Understanding where your customers feel the most pain?
If you want to run a successful business - you need to focus on solving an existing challenge that your customers face - better than your competition does.
Logically - if you are able to do that successfully over a period of time, you'll have a great business which will most likely grow.
But what might those challenges be that your customer faces?
The obvious way to find out - would be to ask them. You could do some formal research through questionnaires, or a statistical analysis, or you could just spend some time on the phone talking to them or in-store (if you find yourself in retail).
There are a few types of pain points your customers might experience - these include:
• Productivity: Customers are wasting too much time.

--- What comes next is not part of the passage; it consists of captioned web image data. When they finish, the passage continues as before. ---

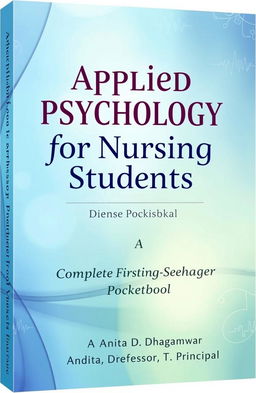A comprehensive pocketbook titled 'Applied Psychology for Nursing Students: A Complete First-Semester Pocketbook', designed for nursing students in their first semester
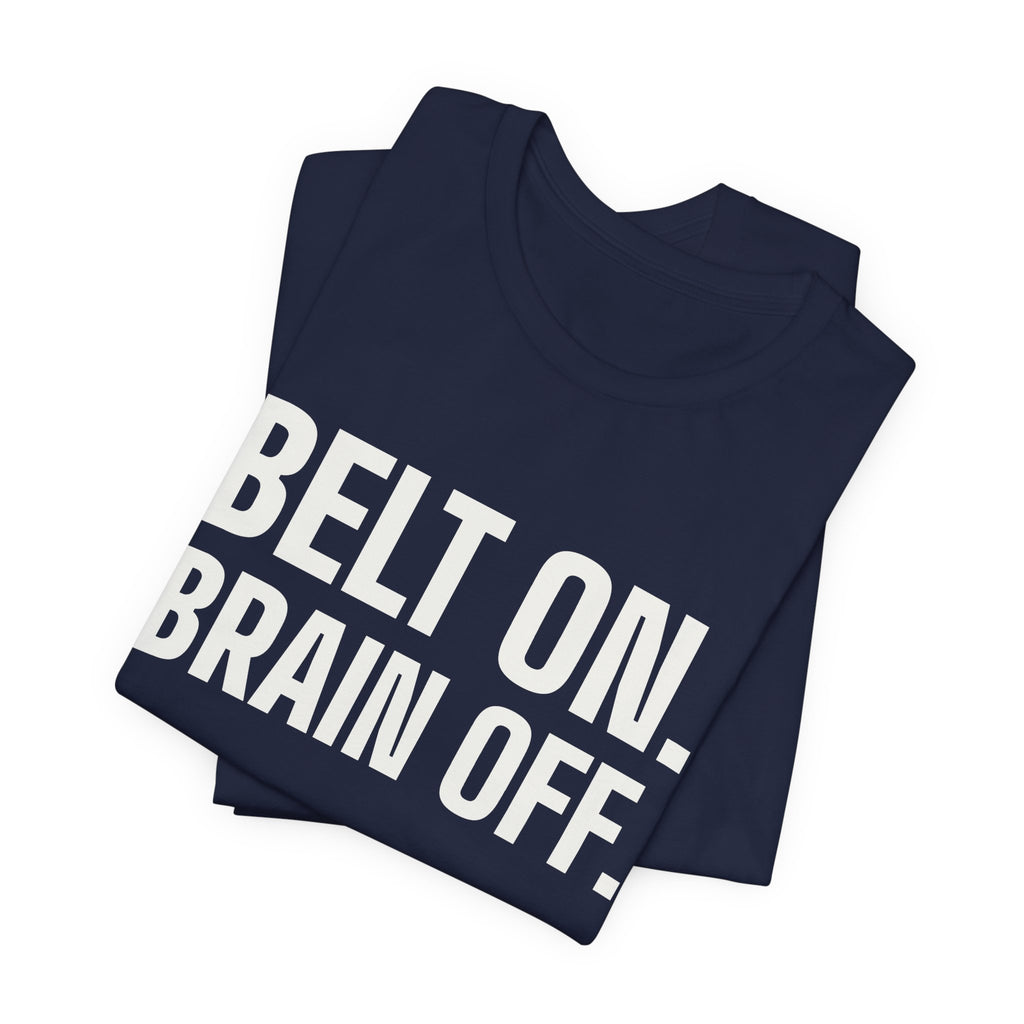 Belt On. Brain Off Tee (Dark)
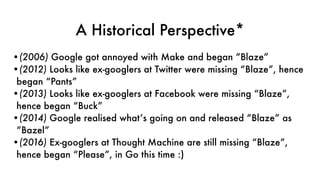 A Historical Perspective*
•(2006) Google got annoyed with Make and began “Blaze”
•(2012) Looks like ex-googlers at Twitter were missing “Blaze”, hence
began “Pants”
•(2013) Looks like ex-googlers at Facebook were missing “Blaze”,
hence began “Buck”
•(2014) Google realised what’s going on and released “Blaze” as
“Bazel”
•(2016) Ex-googlers at Thought Machine are still missing “Blaze”,
hence began “Please”, in Go this time :)
 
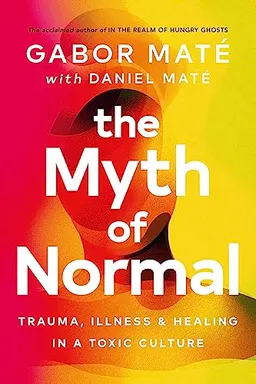 The Myth of Normal; Gabor Mat, Daniel Mat; 2022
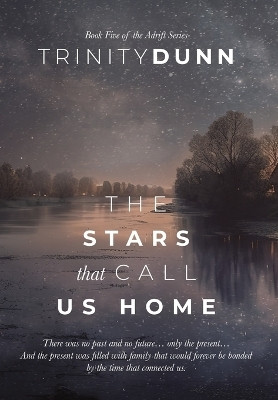 The Stars that Call Us Home(English, Hardcover, Dunn Trinity)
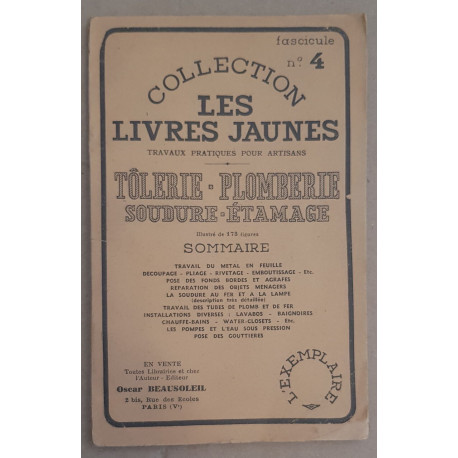 Tôlerie - Plomberie - Soudure - Etamage - Fascicule N°4 - 3° édition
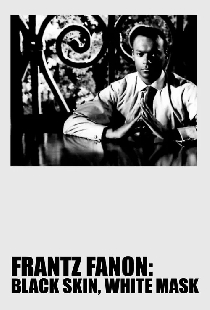 Frantz Fanon: Black Skin, White Mask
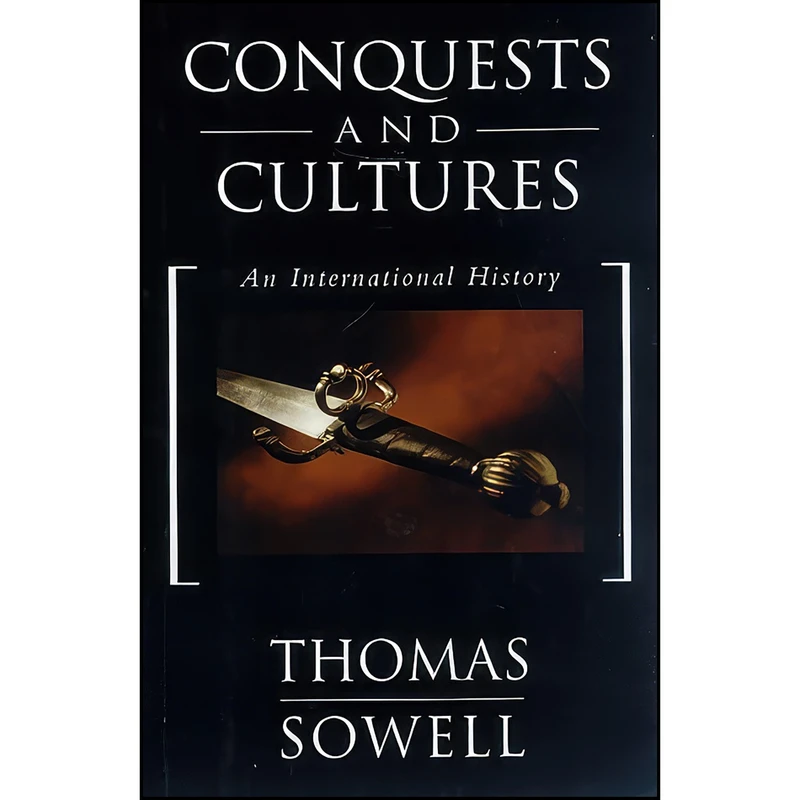 کتاب Conquests And Cultures اثر Thomas Sowell انتشارات Basic Books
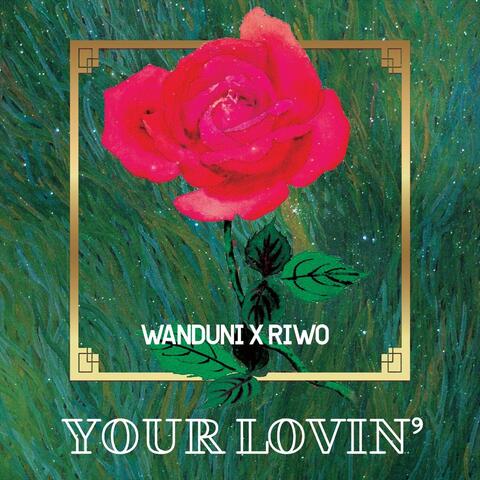 Your Lovin' (feat. Riwo)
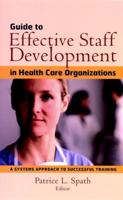 Guide to Effective Staff Development in Health Care Organizations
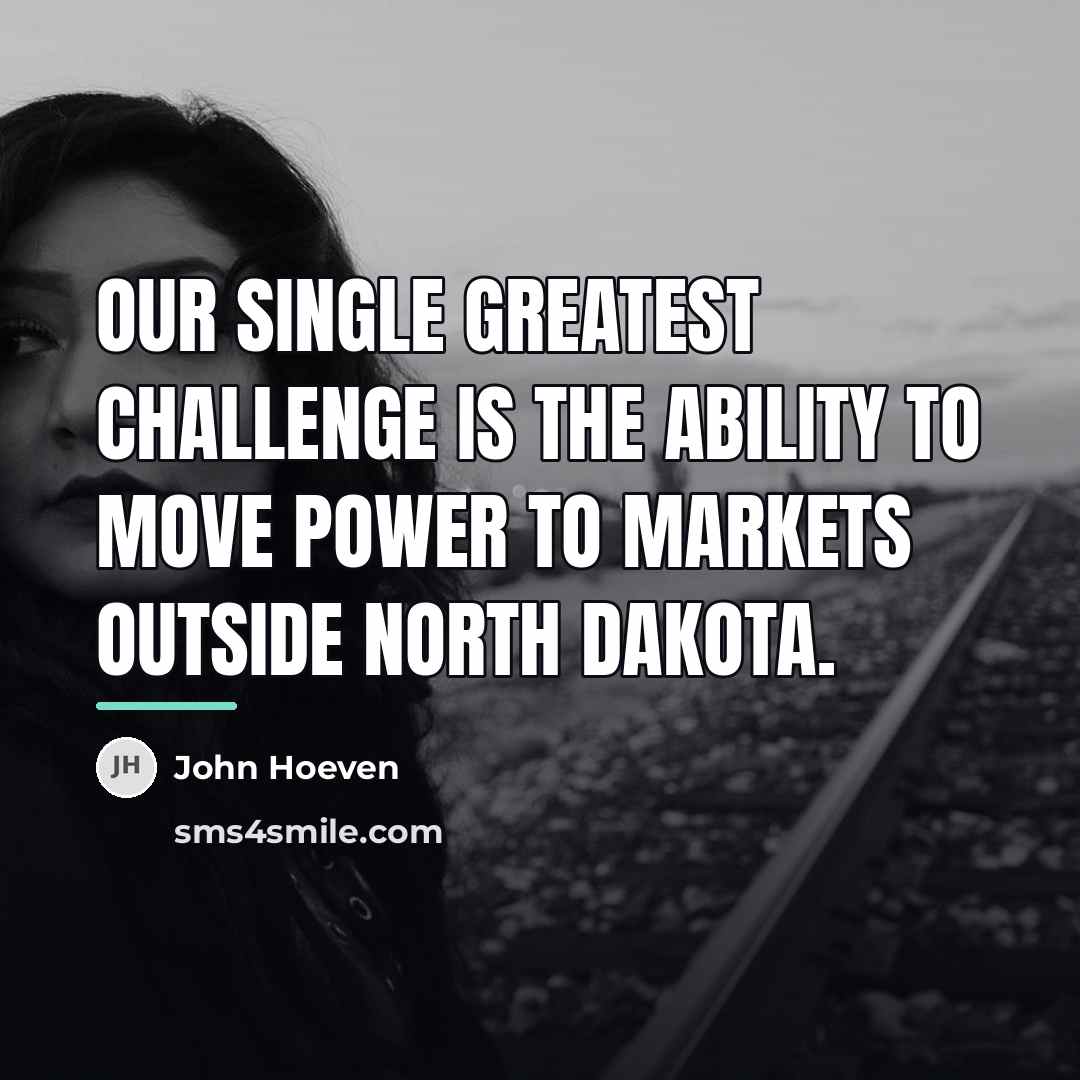 “Our single greatest challenge is the ability to move power…” quote by John Hoeven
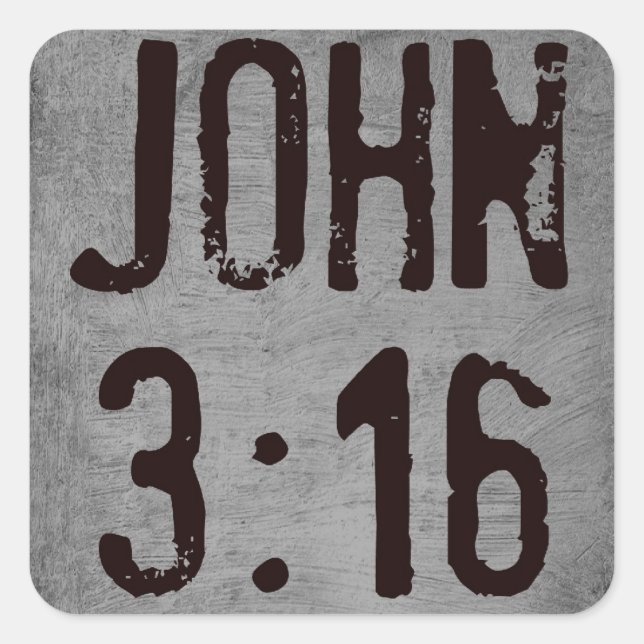 For God So Loved the World...John 3:16 Square Sticker (Front)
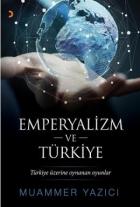 Emperyalizm ve Türkiye - Türkiye üzerine oynanan oyunlar
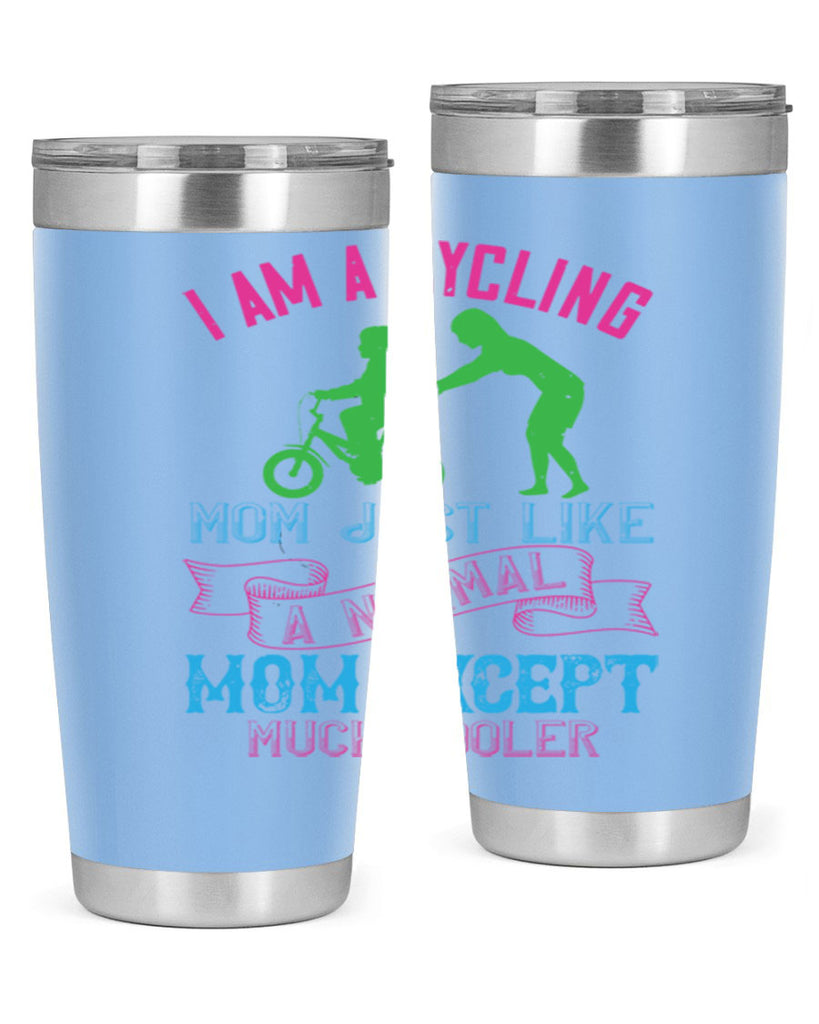 i am a cycling mom just like a normal 164#- mom- Tumbler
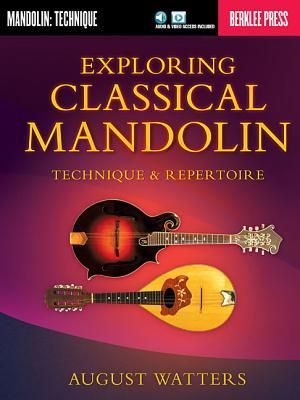 Exploring Classical Mandolin Technique & Repertoire - Book/Online Audio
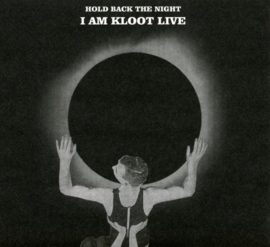 I an kloot - Live: Hold back the night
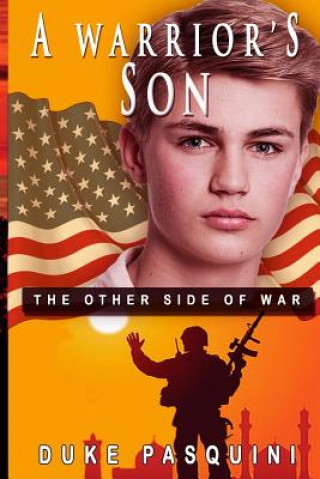 Kniha A Warrior's Son: A Teenage Son's Side of War Duke Pasquini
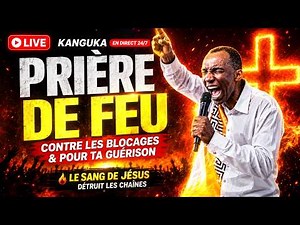 🔴 KANGUKA EN DIRECT 24/7 — PRIÈRE DE FEU CONTRE LES BLOCAGES & POUR TA GUÉRISON | Chris NDIKUMANA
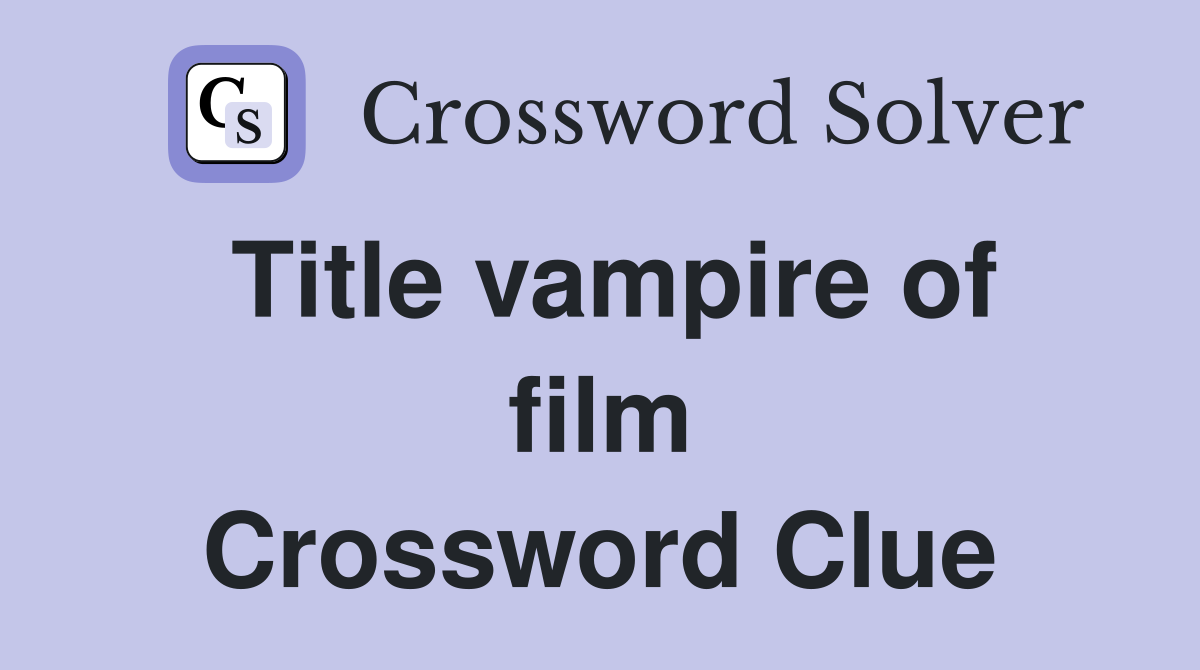 Title vampire of film Crossword Clue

• Financial: Customers are wasting too much money.
• Process: Customers are failing to make progress / struggling to get things done.
• Support: Customers aren’t receiving the quality of support (in product and service) that they need.
To solve these problems and ensure that you are offering the perceived value that customers will be willing to pay money for, it is worth investing time and money in innovating solutions to these pain points that enhance your offering.
Customers pain points are never static, they shift and change as technology changes and competitors comes and go - researching where their pain is is not a one-off project, it's an ongoing conversation which needs to be continuously had.
HINDSIGHT | INSIGHT | FORESIGHT
There is value then in continuous developing knowledge of the customer and their pain points within the context of understanding the larger systems involved based on hindsight of the past, insight of the present and foresight of possible futures.
In this way you can develop a pretty holistic view of the issue and how your organisation might dedicate resources into commercialising the future opportunities that it presents.
Understanding your customer's pain points is an ongoing relationship building process and a commitment to strengthening that bond into the future.
This is an active engagement, but an important process in your brand building efforts.